_EXCERPT_:
* * * * *

Intensify our response to the coming of record-high El Niño

This year’s El Niño is expected to bring about a major global increase in health hazards in many parts of the world until the end of this year, the World Health Organisation said in its news report yesterday. The report estimates that 60 million people will be vulnerable to climate hazards, such as severe drought, flooding, heavy rains and temperature rises, all of which can lead to food insecurity, malnutrition, disease outbreaks, acute water shortages and the disruption of health services.
The impact El Niño is likely to have on public health is unavoidable, with Director of WHO’s Emergency Risk Management and Humanitarian Response Department Dr Richard Brennan urging world nations to speed up their preparedness and response measures to prevent unwanted mortality.
Weather experts expect its effects to peak in the first quarter of this year and trigger adverse climate conditions affecting the health of millions of vulnerable people in the tropics, with drier conditions forecast in Southeast Asia as well. Last July and August, our country underwent the unusual heavy rains that caused the widespread flooding in 12 of 14 states and regions.

* * * * *

Records in a dataset
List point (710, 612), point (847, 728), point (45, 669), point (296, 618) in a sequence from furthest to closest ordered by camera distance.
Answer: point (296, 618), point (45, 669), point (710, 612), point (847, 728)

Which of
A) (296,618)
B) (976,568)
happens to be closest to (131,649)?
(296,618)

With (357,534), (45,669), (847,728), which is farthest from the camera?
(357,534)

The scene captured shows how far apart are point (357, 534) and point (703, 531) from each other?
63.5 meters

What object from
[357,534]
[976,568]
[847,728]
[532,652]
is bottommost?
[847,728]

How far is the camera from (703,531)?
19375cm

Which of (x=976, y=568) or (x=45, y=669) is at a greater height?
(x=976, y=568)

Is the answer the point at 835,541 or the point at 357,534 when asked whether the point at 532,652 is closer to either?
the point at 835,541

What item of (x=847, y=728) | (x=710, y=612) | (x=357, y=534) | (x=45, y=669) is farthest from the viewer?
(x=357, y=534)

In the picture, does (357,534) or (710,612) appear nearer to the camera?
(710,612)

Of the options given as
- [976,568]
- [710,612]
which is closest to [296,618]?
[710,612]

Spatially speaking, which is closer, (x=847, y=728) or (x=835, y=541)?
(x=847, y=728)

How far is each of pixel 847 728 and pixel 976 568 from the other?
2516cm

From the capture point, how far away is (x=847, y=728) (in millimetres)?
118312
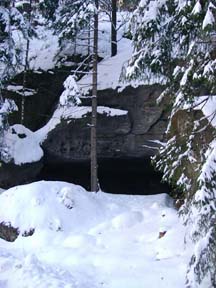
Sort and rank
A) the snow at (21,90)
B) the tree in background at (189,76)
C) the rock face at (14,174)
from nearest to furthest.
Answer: the tree in background at (189,76) < the rock face at (14,174) < the snow at (21,90)

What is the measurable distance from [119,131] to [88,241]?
7.80m

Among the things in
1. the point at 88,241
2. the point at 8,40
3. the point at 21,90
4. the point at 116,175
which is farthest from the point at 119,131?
the point at 88,241

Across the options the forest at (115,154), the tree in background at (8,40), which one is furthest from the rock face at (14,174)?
the tree in background at (8,40)

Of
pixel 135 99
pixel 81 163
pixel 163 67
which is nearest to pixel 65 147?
pixel 81 163

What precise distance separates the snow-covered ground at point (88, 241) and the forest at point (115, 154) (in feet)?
0.11

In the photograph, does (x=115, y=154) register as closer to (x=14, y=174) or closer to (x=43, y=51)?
(x=14, y=174)

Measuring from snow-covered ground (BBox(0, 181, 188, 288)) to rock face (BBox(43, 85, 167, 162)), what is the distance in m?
3.68

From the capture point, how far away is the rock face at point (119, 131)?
57.5 ft

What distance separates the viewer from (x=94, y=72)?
1551 centimetres

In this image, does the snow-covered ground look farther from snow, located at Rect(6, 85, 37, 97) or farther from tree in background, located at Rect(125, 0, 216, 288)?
snow, located at Rect(6, 85, 37, 97)

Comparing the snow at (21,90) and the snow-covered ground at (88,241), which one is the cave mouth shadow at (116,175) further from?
the snow-covered ground at (88,241)

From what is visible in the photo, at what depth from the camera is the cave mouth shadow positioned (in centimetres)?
1898

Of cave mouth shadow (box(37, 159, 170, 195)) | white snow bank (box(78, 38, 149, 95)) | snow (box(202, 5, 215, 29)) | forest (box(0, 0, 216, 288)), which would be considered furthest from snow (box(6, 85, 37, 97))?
snow (box(202, 5, 215, 29))

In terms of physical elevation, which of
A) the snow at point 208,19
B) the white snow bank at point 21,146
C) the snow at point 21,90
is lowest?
the white snow bank at point 21,146
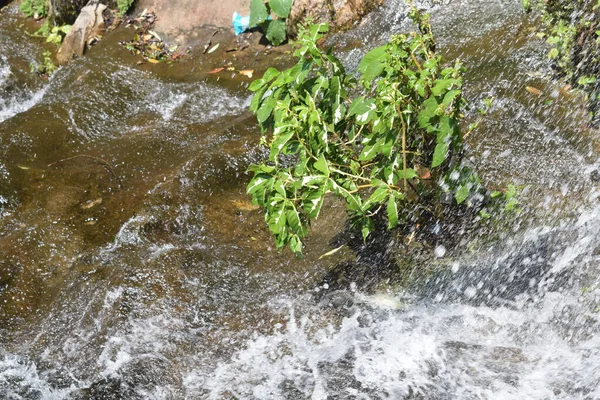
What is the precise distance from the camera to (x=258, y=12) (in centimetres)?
692

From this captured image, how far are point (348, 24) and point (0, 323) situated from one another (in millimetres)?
4311

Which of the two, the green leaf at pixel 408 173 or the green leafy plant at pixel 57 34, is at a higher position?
the green leafy plant at pixel 57 34

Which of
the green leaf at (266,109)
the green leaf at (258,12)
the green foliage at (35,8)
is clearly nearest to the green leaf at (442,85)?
the green leaf at (266,109)

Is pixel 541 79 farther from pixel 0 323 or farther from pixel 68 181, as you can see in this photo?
pixel 0 323

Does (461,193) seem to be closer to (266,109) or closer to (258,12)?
(266,109)

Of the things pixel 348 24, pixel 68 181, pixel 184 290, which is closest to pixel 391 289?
pixel 184 290

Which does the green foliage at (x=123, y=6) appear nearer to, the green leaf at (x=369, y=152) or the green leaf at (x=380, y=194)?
the green leaf at (x=369, y=152)

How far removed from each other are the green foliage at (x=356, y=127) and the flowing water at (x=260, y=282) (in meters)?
0.61

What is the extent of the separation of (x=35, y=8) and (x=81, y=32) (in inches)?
57.1

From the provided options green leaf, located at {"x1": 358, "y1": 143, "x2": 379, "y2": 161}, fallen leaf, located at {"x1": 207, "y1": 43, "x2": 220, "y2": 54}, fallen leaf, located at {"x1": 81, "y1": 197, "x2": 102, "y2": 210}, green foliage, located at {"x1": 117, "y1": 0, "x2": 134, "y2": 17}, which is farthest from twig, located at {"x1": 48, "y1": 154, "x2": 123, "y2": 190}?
green foliage, located at {"x1": 117, "y1": 0, "x2": 134, "y2": 17}

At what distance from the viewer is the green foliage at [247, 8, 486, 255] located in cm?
345

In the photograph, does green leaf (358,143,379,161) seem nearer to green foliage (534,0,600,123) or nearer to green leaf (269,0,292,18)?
green foliage (534,0,600,123)

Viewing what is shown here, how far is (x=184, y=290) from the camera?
426cm

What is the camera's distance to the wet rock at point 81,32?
745 cm
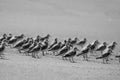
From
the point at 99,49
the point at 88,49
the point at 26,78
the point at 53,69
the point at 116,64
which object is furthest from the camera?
the point at 99,49

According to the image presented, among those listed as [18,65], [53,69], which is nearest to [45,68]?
[53,69]

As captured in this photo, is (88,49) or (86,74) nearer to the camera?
(86,74)

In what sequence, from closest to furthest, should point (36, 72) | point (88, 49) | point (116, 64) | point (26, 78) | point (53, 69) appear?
point (26, 78)
point (36, 72)
point (53, 69)
point (116, 64)
point (88, 49)

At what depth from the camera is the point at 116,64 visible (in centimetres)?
1981

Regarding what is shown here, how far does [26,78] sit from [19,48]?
901 cm

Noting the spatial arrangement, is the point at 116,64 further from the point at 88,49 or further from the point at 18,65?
the point at 18,65

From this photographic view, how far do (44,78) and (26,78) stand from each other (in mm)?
915

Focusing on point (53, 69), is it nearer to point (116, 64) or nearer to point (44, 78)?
point (44, 78)

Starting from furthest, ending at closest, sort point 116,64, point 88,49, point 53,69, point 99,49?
point 99,49 < point 88,49 < point 116,64 < point 53,69

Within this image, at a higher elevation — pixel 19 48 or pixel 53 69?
pixel 19 48

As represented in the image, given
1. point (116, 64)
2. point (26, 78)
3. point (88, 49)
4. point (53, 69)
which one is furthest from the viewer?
point (88, 49)

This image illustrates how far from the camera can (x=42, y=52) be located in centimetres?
2170

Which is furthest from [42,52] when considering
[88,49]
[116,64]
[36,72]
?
[36,72]

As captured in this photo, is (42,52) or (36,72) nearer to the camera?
(36,72)
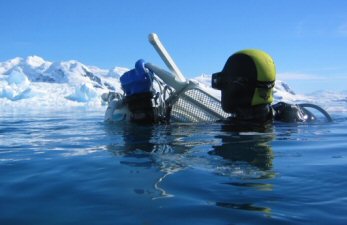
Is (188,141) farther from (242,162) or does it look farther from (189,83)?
(189,83)

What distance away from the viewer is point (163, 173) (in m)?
2.42

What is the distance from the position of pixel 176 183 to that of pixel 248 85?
3.16m

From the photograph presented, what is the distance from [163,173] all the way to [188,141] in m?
1.61

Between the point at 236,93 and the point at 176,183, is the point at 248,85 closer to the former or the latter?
the point at 236,93

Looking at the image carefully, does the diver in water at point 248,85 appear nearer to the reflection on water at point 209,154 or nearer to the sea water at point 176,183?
the reflection on water at point 209,154

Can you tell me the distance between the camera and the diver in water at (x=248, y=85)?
201 inches

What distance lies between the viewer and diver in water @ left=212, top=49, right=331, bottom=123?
511 cm

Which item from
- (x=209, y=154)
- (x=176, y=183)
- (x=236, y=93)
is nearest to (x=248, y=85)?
(x=236, y=93)

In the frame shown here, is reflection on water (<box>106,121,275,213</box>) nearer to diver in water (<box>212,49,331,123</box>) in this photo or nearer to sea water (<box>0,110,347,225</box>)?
sea water (<box>0,110,347,225</box>)

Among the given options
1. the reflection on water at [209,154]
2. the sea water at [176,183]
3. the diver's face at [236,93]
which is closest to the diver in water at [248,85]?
the diver's face at [236,93]

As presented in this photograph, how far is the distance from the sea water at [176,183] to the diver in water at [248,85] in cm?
133

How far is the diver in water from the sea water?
133cm

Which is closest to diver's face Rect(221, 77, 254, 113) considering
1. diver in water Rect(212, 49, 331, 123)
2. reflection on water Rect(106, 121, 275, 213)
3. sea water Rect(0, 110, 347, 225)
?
diver in water Rect(212, 49, 331, 123)

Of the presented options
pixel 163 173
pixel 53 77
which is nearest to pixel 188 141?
pixel 163 173
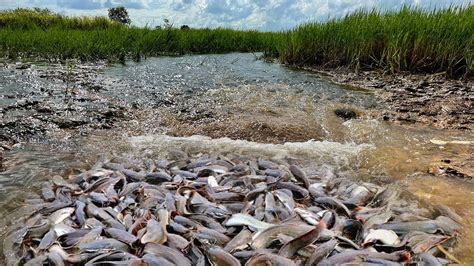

* * * * *

_EXERCISES_:
1. Which climate hazards does the El Niño article name as threats to the 60 million vulnerable people?
2. Can you retype the El Niño article, everything from "Intensify our response" down to "prevent unwanted mortality."?
These lines have no connection to the El Niño article.

_ANSWERS TO THE PROBLEMS_:
1.
- severe drought
- flooding
- heavy rains
- temperature rises

2.
Intensify our response to the coming of record-high El Niño

This year’s El Niño is expected to bring about a major global increase in health hazards in many parts of the world until the end of this year, the World Health Organisation said in its news report yesterday. The report estimates that 60 million people will be vulnerable to climate hazards, such as severe drought, flooding, heavy rains and temperature rises, all of which can lead to food insecurity, malnutrition, disease outbreaks, acute water shortages and the disruption of health services.
The impact El Niño is likely to have on public health is unavoidable, with Director of WHO’s Emergency Risk Management and Humanitarian Response Department Dr Richard Brennan urging world nations to speed up their preparedness and response measures to prevent unwanted mortality.